◆ SOURCE TEXT
-*-

[Ip-health] More on Bryson's criticism of NATCO compulsory license

Jamie Love james.love at keionline.org
Wed Mar 28 09:28:24 PDT 2012


India defends compulsory licensing of patent drugs

Country’s intellectual property rights are in tune with trade-related
aspects of WTO deal, says commerce minister

Asit Ranjan Mishra (asit.m at livemint.com)

India on Monday defended its decision to allow Indian drug makers to
produce and sell copies of patented drugs under the so-called compulsory
licensing norms.

US commerce secretary John Bryson, on a six-day visit to India leading a
business delegation, raised concerns over the use of compulsory licensing
with his Indian counterpart Anand Sharma.

Compulsory licensing allows a local drug maker to manufacture a generic
version of a life-saving patented drug that’s not freely available in the
market, without the consent of the patent owner.

Earlier this month, India’s patent office invoked the provision for the
first time, granting a licence to Natco Pharma Ltd to make and sell a copy
of Bayer Healthcare AG’s cancer drug Nexavar after determining that the
life-saving drug was not available at a reasonably affordable price.

Sharma defended India’s decision, saying the country’s intellectual
property rights regime is consistent with the trade-related aspects of
intellectual property rights (TRIPS), a World Trade Organization agreement
of which India is a signatory.

“Bryson on his part said the pharmaceutical sector is a highly competitive
area and a lot of investment is involved,” a commerce ministry official
said under condition of anonymity.

US pharma companies such as Pfizer, Abbott, BMS and Eli Lilly have made
large investments in India. In 2010, Abbott bought Piramal’s drug
formulations business for $3.72 billion.

-*-

◆ SUPPLIED DATA
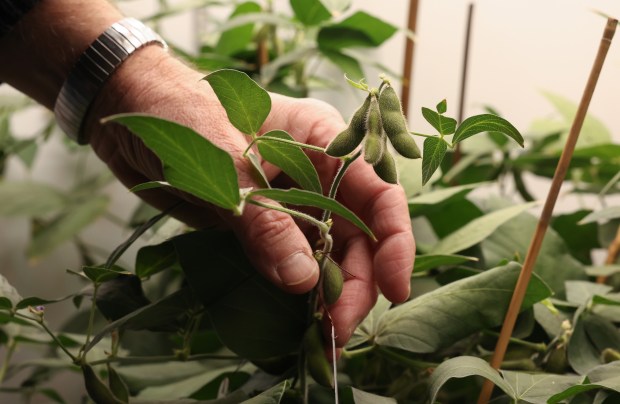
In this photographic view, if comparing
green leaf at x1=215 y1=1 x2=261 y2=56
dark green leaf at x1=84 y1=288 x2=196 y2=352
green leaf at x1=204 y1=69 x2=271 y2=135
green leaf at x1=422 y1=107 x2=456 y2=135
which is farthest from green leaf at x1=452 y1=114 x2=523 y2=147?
green leaf at x1=215 y1=1 x2=261 y2=56

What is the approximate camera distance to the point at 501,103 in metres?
1.19

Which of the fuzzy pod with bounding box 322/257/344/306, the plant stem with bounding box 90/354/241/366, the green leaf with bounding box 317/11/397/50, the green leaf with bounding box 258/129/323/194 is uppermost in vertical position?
the green leaf with bounding box 258/129/323/194

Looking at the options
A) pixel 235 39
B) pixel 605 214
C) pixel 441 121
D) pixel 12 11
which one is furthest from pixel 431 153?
pixel 235 39

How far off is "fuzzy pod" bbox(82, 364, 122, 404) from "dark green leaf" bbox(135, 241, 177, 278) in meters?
0.08

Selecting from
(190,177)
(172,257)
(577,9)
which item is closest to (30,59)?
(172,257)

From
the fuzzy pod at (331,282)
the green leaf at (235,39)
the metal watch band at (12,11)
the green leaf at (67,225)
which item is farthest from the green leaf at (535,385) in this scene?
the green leaf at (67,225)

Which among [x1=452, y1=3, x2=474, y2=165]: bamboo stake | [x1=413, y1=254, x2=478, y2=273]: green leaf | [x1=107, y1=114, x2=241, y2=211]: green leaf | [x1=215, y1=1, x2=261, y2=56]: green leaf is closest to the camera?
[x1=107, y1=114, x2=241, y2=211]: green leaf

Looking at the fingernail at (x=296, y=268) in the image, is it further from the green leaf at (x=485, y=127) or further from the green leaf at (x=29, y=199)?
the green leaf at (x=29, y=199)

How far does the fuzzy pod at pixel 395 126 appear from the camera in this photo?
0.38 m

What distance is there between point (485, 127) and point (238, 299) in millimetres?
202

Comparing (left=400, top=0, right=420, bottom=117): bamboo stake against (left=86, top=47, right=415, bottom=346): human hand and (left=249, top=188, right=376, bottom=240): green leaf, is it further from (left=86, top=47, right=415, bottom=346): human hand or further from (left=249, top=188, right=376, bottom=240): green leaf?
(left=249, top=188, right=376, bottom=240): green leaf

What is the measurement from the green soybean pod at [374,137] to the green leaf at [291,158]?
5cm

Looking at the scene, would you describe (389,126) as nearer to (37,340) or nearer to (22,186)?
(37,340)

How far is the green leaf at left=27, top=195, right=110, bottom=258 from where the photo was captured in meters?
1.04
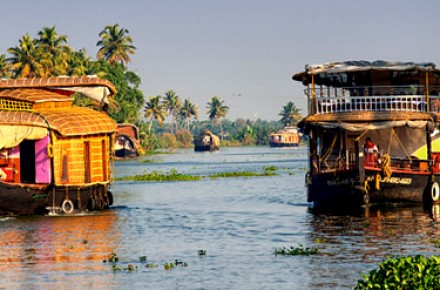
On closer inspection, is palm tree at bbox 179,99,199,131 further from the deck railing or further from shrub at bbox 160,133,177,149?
the deck railing

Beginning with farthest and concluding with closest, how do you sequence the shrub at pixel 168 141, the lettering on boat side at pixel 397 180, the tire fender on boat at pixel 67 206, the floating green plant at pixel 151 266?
the shrub at pixel 168 141 < the tire fender on boat at pixel 67 206 < the lettering on boat side at pixel 397 180 < the floating green plant at pixel 151 266

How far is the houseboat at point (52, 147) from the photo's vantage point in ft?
98.9

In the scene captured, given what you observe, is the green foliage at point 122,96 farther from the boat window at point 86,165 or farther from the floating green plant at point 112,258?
the floating green plant at point 112,258

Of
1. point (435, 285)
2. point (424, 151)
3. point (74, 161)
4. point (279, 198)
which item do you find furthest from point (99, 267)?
point (279, 198)

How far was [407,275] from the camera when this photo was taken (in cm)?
1053

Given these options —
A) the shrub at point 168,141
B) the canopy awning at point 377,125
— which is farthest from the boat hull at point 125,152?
the canopy awning at point 377,125

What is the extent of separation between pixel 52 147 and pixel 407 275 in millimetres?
21908

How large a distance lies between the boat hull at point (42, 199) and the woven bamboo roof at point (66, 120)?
205cm

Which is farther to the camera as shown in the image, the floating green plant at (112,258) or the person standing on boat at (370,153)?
the person standing on boat at (370,153)

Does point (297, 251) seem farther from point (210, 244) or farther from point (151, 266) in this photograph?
point (151, 266)

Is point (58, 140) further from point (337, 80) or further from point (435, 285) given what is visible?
point (435, 285)

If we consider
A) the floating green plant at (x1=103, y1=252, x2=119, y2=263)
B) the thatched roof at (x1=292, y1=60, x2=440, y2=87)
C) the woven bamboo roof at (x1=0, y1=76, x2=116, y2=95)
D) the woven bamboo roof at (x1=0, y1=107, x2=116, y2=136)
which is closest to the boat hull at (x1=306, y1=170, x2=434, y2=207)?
the thatched roof at (x1=292, y1=60, x2=440, y2=87)

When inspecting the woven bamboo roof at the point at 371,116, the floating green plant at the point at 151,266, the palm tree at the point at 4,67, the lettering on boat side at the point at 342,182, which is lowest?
the floating green plant at the point at 151,266

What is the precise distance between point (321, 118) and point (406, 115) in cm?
298
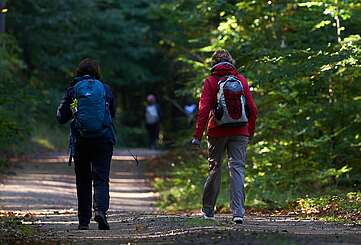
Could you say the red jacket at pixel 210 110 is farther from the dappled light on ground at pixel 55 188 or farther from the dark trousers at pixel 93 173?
the dappled light on ground at pixel 55 188

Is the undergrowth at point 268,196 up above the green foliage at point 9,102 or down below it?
below

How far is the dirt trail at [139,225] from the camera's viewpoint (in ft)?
28.3

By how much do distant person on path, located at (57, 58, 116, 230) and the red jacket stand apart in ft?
3.46

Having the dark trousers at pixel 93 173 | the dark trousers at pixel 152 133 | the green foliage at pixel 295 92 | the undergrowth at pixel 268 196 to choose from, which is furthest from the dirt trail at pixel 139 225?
the dark trousers at pixel 152 133

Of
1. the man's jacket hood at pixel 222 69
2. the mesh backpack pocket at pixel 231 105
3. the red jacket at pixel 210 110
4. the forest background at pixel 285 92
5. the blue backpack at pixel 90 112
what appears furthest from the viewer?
the forest background at pixel 285 92

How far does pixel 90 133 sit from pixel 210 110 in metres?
1.49

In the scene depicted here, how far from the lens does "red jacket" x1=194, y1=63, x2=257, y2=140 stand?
10984 millimetres

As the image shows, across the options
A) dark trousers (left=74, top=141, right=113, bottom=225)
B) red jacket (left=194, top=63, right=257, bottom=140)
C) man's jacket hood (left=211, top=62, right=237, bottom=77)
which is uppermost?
man's jacket hood (left=211, top=62, right=237, bottom=77)

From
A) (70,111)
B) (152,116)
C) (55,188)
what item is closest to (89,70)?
(70,111)

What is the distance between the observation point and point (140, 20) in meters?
39.4

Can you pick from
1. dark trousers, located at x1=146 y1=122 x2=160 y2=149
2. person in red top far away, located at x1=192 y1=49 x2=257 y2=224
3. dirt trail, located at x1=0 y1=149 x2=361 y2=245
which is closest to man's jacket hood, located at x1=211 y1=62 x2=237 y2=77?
person in red top far away, located at x1=192 y1=49 x2=257 y2=224

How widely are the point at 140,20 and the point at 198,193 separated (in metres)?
21.8

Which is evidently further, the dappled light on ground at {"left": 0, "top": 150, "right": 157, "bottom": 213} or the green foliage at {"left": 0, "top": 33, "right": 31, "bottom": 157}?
the dappled light on ground at {"left": 0, "top": 150, "right": 157, "bottom": 213}

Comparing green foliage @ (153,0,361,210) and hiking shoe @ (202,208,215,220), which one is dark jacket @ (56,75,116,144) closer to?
hiking shoe @ (202,208,215,220)
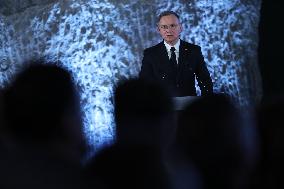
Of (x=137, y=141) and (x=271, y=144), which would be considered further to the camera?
(x=137, y=141)

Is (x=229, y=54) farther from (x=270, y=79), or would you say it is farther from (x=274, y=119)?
(x=274, y=119)

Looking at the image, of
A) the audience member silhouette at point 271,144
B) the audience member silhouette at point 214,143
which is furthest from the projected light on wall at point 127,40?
the audience member silhouette at point 271,144

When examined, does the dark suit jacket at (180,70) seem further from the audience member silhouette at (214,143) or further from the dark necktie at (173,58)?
the audience member silhouette at (214,143)

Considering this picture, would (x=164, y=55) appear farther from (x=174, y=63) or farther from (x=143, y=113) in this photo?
(x=143, y=113)

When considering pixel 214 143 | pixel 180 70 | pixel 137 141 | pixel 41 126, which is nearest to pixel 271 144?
pixel 214 143

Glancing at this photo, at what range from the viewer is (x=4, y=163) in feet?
5.81

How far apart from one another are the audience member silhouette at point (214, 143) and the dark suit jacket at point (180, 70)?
7.35 ft

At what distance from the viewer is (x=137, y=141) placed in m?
1.93

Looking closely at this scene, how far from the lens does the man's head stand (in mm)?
4215

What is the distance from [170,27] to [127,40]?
1216mm

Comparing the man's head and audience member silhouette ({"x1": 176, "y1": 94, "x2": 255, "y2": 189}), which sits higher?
the man's head

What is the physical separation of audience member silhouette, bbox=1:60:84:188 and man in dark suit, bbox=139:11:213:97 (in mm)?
2356

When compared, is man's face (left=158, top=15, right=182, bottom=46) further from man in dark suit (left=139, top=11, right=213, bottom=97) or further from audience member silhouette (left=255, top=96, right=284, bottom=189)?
audience member silhouette (left=255, top=96, right=284, bottom=189)

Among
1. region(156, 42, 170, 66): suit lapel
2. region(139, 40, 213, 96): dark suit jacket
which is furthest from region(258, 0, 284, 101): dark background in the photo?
region(156, 42, 170, 66): suit lapel
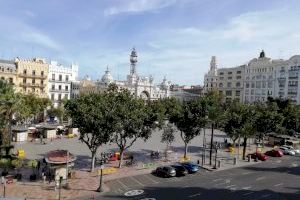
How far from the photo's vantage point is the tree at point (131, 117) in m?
43.7

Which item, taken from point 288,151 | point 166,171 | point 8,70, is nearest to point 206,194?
point 166,171

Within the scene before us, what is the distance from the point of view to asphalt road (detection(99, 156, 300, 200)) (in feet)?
119

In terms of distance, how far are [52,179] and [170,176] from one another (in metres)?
13.9

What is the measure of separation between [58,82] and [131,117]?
67.8 meters

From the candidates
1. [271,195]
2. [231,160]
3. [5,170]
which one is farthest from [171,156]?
[5,170]

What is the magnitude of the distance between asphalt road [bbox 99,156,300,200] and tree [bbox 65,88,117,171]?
587cm

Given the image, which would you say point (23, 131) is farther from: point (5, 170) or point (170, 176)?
point (170, 176)

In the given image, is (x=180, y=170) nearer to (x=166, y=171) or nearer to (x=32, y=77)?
(x=166, y=171)

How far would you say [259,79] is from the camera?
13938 centimetres

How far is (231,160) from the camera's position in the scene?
5744 cm

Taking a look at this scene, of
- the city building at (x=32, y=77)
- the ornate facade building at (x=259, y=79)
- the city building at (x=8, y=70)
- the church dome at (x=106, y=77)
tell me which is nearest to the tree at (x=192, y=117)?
the city building at (x=32, y=77)

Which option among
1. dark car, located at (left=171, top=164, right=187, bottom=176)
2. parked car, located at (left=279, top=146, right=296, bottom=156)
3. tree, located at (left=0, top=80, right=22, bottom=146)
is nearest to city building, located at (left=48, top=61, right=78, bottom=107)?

-*-

◆ TASKS TO CARRY OUT
a: Based on the article on India's compulsory licensing, decide whether each statement agrees with it. For each one, answer yes or no and quote the deciding words. (i) Bryson's visit to India lasted six days. (ii) The licence granted to Natco Pharma marked the second time India's patent office had used the provision. (iii) Abbott bought Piramal's drug formulations business in 2010.
b: In the article on India's compulsory licensing, which drug was Natco Pharma licensed to make and sell a copy of?

◆ TASK-BY-TASK RESULTS
a:
(i) Yes: "on a six-day visit to India leading a business delegation"
(ii) No: "India’s patent office invoked the provision for the first time"
(iii) Yes: "In 2010, Abbott bought Piramal’s drug formulations business for $3.72 billion."

b: Nexavar, a cancer drug made by Bayer Healthcare AG.